*GOAL*:
Turn every line of the items below into a JSON list of strings, one string per line, leaving out blank lines.

*RECORD EXTRACTS*:
>> Begin
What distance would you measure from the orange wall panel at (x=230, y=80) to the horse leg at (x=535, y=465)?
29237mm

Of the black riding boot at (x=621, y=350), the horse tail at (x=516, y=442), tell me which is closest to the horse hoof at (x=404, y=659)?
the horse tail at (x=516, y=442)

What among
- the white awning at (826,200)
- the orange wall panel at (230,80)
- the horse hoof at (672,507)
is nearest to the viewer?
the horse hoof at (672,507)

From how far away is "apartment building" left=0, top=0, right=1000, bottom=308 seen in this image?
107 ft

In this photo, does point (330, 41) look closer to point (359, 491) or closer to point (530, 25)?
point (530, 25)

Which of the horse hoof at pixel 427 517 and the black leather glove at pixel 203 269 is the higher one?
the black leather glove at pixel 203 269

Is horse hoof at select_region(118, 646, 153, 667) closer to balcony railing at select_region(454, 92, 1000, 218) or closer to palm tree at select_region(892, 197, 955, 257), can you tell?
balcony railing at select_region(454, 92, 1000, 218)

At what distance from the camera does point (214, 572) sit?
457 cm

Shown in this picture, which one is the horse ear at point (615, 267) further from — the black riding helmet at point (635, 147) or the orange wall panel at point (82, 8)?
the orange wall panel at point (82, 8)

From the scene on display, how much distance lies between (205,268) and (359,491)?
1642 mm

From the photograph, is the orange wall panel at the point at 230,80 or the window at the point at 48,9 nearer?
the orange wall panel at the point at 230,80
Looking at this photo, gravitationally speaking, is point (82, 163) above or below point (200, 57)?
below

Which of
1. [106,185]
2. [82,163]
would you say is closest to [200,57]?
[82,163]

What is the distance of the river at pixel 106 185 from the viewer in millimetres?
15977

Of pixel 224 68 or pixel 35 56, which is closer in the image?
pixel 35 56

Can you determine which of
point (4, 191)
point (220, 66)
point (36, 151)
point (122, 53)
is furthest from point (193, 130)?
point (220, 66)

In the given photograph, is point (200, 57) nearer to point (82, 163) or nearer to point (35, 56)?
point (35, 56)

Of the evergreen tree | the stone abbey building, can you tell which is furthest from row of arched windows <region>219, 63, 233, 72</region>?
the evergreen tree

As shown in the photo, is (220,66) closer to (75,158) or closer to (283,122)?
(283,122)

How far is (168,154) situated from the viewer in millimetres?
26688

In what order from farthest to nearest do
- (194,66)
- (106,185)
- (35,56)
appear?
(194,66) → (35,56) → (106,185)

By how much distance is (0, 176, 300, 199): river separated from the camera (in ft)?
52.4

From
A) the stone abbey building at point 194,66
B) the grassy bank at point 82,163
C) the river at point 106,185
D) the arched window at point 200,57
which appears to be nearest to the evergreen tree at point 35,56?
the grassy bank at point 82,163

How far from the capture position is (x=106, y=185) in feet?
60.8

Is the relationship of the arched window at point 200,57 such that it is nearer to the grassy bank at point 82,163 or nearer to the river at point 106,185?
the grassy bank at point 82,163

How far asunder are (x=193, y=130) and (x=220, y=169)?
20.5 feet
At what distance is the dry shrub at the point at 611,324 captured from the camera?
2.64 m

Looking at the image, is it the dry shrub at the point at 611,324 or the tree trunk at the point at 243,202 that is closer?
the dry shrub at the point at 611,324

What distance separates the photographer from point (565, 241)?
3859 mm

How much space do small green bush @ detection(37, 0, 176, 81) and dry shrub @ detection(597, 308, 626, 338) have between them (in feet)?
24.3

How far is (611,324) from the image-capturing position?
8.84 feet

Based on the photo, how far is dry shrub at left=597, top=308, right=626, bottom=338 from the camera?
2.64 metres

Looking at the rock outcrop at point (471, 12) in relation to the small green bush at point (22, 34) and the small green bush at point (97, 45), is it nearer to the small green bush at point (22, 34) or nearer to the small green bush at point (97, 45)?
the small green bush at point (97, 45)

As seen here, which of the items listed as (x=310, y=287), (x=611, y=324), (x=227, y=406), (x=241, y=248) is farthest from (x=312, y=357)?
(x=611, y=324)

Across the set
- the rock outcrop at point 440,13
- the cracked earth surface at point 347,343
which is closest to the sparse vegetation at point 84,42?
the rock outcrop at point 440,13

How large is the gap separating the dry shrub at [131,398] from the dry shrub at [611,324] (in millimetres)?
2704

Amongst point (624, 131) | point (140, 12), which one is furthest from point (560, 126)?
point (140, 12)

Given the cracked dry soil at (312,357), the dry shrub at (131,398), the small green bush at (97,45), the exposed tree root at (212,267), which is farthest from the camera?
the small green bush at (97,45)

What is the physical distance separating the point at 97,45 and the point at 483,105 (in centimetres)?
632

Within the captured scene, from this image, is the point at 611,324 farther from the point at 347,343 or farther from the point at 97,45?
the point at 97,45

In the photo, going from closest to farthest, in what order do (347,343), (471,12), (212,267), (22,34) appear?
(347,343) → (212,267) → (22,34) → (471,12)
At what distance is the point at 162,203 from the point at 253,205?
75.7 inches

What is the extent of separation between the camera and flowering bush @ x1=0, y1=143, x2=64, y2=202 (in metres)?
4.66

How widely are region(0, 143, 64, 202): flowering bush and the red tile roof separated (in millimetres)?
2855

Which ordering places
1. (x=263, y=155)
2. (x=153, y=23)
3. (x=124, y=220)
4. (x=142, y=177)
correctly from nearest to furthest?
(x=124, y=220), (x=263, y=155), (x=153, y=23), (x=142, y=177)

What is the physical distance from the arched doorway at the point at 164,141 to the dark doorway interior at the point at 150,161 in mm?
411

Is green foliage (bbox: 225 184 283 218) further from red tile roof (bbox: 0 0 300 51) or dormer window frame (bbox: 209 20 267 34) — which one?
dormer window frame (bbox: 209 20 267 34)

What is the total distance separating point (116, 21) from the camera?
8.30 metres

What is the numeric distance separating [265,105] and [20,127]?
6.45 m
>> End
*WORKED SOLUTION*:
[
  "What distance would you measure from the orange wall panel at (x=230, y=80) to the horse leg at (x=535, y=465)?",
  "29237mm",
  "Of the black riding boot at (x=621, y=350), the horse tail at (x=516, y=442), tell me which is closest to the horse hoof at (x=404, y=659)?",
  "the horse tail at (x=516, y=442)",
  "What among",
  "- the white awning at (826,200)",
  "- the orange wall panel at (230,80)",
  "- the horse hoof at (672,507)",
  "is nearest to the viewer?",
  "the horse hoof at (672,507)",
  "From how far away is \"apartment building\" left=0, top=0, right=1000, bottom=308 seen in this image?",
  "107 ft",
  "In this photo, does point (330, 41) look closer to point (359, 491) or closer to point (530, 25)?",
  "point (530, 25)",
  "Which of the horse hoof at pixel 427 517 and the black leather glove at pixel 203 269 is the higher one?",
  "the black leather glove at pixel 203 269",
  "Is horse hoof at select_region(118, 646, 153, 667) closer to balcony railing at select_region(454, 92, 1000, 218) or closer to palm tree at select_region(892, 197, 955, 257), can you tell?",
  "balcony railing at select_region(454, 92, 1000, 218)",
  "At what distance from the camera does point (214, 572) sit?",
  "457 cm",
  "Shown in this picture, which one is the horse ear at point (615, 267) further from — the black riding helmet at point (635, 147) or the orange wall panel at point (82, 8)?",
  "the orange wall panel at point (82, 8)",
  "From the scene on display, how much distance lies between (205,268) and (359,491)?",
  "1642 mm",
  "From the photograph, is the orange wall panel at the point at 230,80 or the window at the point at 48,9 nearer?",
  "the orange wall panel at the point at 230,80",
  "Looking at this photo, gravitationally speaking, is point (82, 163) above or below point (200, 57)?",
  "below",
  "Which of",
  "1. [106,185]",
  "2. [82,163]",
  "would you say is closest to [200,57]?",
  "[82,163]",
  "What is the distance of the river at pixel 106 185 from the viewer in millimetres?",
  "15977",
  "Of pixel 224 68 or pixel 35 56, which is closer in the image?",
  "pixel 35 56",
  "Can you determine which of",
  "point (4, 191)",
  "point (220, 66)",
  "point (36, 151)",
  "point (122, 53)",
  "is furthest from point (193, 130)?",
  "point (220, 66)",
  "In the given photograph, is point (200, 57) nearer to point (82, 163) or nearer to point (35, 56)?",
  "point (35, 56)",
  "Of the evergreen tree | the stone abbey building, can you tell which is furthest from row of arched windows <region>219, 63, 233, 72</region>?",
  "the evergreen tree",
  "As shown in the photo, is (220,66) closer to (75,158) or closer to (283,122)?",
  "(283,122)",
  "How far is (168,154) situated from the viewer in millimetres?",
  "26688",
  "In what order from farthest to nearest do",
  "- (194,66)",
  "- (106,185)",
  "- (35,56)",
  "appear?",
  "(194,66) → (35,56) → (106,185)",
  "By how much distance is (0, 176, 300, 199): river separated from the camera (in ft)?",
  "52.4",
  "From",
  "A) the stone abbey building at point 194,66",
  "B) the grassy bank at point 82,163",
  "C) the river at point 106,185",
  "D) the arched window at point 200,57",
  "which appears to be nearest to the evergreen tree at point 35,56?",
  "the grassy bank at point 82,163",
  "How far from the capture position is (x=106, y=185) in feet?",
  "60.8",
  "Is the relationship of the arched window at point 200,57 such that it is nearer to the grassy bank at point 82,163 or nearer to the river at point 106,185?",
  "the grassy bank at point 82,163",
  "How far asunder are (x=193, y=130) and (x=220, y=169)?",
  "20.5 feet",
  "At what distance is the dry shrub at the point at 611,324 captured from the camera?",
  "2.64 m",
  "Looking at the image, is it the dry shrub at the point at 611,324 or the tree trunk at the point at 243,202 that is closer?",
  "the dry shrub at the point at 611,324",
  "What distance separates the photographer from point (565, 241)?",
  "3859 mm",
  "How much space do small green bush @ detection(37, 0, 176, 81) and dry shrub @ detection(597, 308, 626, 338) have between them (in feet)?",
  "24.3",
  "How far is (611,324) from the image-capturing position?",
  "8.84 feet",
  "Based on the photo, how far is dry shrub at left=597, top=308, right=626, bottom=338 from the camera?",
  "2.64 metres",
  "Looking at the rock outcrop at point (471, 12) in relation to the small green bush at point (22, 34) and the small green bush at point (97, 45), is it nearer to the small green bush at point (22, 34) or nearer to the small green bush at point (97, 45)?",
  "the small green bush at point (97, 45)",
  "As seen here, which of the items listed as (x=310, y=287), (x=611, y=324), (x=227, y=406), (x=241, y=248) is farthest from (x=312, y=357)?",
  "(x=611, y=324)",
  "Across the set",
  "- the rock outcrop at point 440,13",
  "- the cracked earth surface at point 347,343",
  "which is closest to the sparse vegetation at point 84,42?",
  "the rock outcrop at point 440,13",
  "How large is the gap separating the dry shrub at [131,398] from the dry shrub at [611,324] (in millimetres)?",
  "2704",
  "Amongst point (624, 131) | point (140, 12), which one is furthest from point (560, 126)?",
  "point (140, 12)",
  "Given the cracked dry soil at (312,357), the dry shrub at (131,398), the small green bush at (97,45), the exposed tree root at (212,267), which is farthest from the camera?",
  "the small green bush at (97,45)",
  "What is the physical distance separating the point at 97,45 and the point at 483,105 (in centimetres)?",
  "632",
  "Within the captured scene, from this image, is the point at 611,324 farther from the point at 347,343 or farther from the point at 97,45?",
  "the point at 97,45",
  "In the photo, going from closest to farthest, in what order do (347,343), (471,12), (212,267), (22,34) appear?",
  "(347,343) → (212,267) → (22,34) → (471,12)",
  "At what distance is the point at 162,203 from the point at 253,205?",
  "75.7 inches",
  "What is the extent of separation between the camera and flowering bush @ x1=0, y1=143, x2=64, y2=202 (in metres)?",
  "4.66",
  "How widely are region(0, 143, 64, 202): flowering bush and the red tile roof separated (in millimetres)?",
  "2855",
  "Which ordering places",
  "1. (x=263, y=155)",
  "2. (x=153, y=23)",
  "3. (x=124, y=220)",
  "4. (x=142, y=177)",
  "correctly from nearest to furthest?",
  "(x=124, y=220), (x=263, y=155), (x=153, y=23), (x=142, y=177)",
  "What is the physical distance from the arched doorway at the point at 164,141 to the dark doorway interior at the point at 150,161 in mm?",
  "411",
  "Is green foliage (bbox: 225 184 283 218) further from red tile roof (bbox: 0 0 300 51) or dormer window frame (bbox: 209 20 267 34) — which one?",
  "dormer window frame (bbox: 209 20 267 34)",
  "What is the total distance separating point (116, 21) from the camera?",
  "8.30 metres",
  "What is the numeric distance separating [265,105] and [20,127]?",
  "6.45 m"
]